2 Blitz the salmon, smoked salmon, lemon zest and some seasoning together in a food processor to form a paste, then stir through the herbs and capers. Divide the mixture into four balls. Pat the eggs dry, then flatten a ball in the palm of your hand and tease it around one of the eggs until completely covered. Repeat with the remaining eggs. Set aside.
3. Set up your assembly line: put the flour in one bowl, stir in the cayenne pepper and season. Crack the remaining egg into another and whisk, then put the breadcrumbs in the final bowl. One by one, dip the Scotch eggs into the flour, egg and then the breadcrumbs. Set aside on a plate or tray.
4. Fill a heavy-bottomed pan two-thirds with oil and heat to 180C or until a piece of bread browns in 20 seconds. Working in batches, fry the Scotch eggs for 5 mins until deep golden, drain on kitchen paper and sprinkle with flaky sea salt and a little more cayenne. Serve with a sauce of your choice and lemon wedges for squeezing over.
Vegetarian chorizo scotch eggs
150g meat-free sausage mix (eg.

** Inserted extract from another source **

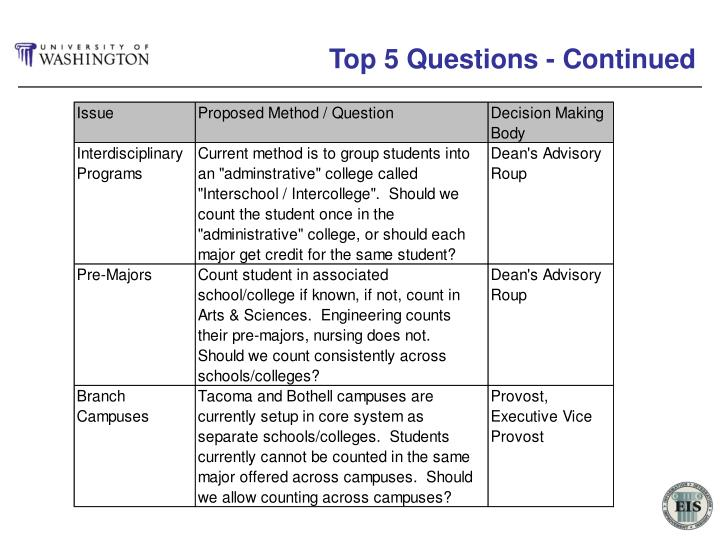 Top 5 Questions - Continued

Granose Lincolnshire)
200g vegan chorizo (eg. meatless Chilli Kabanos)
1 big handful parsley, roughly chopped
1 small bunch thyme, roughly chopped
20g finely grated parmesan
For the coating
50g plain flour, seasoned with salt, pepper and any spicing you fancy
2 eggs, beaten
100g panko or fine breadcrumbs
Vegetable oil, for deep-frying
Lemon wedges and sauces to serve
1. Hydrate your meat-free sausage mix as directed on the packet. Remove the chorizo from its skin and blitz in a food processor to crumble it.
2. Put the eggs in a large pan of cold water and bring to a boil. Turn down the heat, simmer for 5 ½ minutes, then remove and transfer to a bowl of iced water. Once cool, gently tap all over on a work surface and peel carefully, so as to keep the eggs intact. If you’re using quails’ eggs, put straight into boiling water and simmer for 1 ½ minutes.
3. Mix the sausage ‘meats’, herbs and parmesan in a bowl, scrunching it all together until sticky. Divide into six even-sized balls, then wet your hands and flatten one ball in your palms, making it as thin as you can without it falling apart. Gently shape it evenly around one peeled egg, moulding it until the egg is sealed all over. Repeat with the rest of the eggs, then set aside.
4. Set up your assembly line: seasoned flour, beaten egg and breadcrumbs. Pour enough oil into a deep pan to come 5-6cm up the sides and heat to 160C-170C. Roll each egg in the seasoned flour, followed by the egg and then the breadcrumbs.
5. Once the oil is hot, fry the eggs three at a time for three to four minutes, or until the breadcrumbs are golden. Scoop out and drain on kitchen paper. Serve with the lemon wedges and a green salad, with piccalilli or tartare too.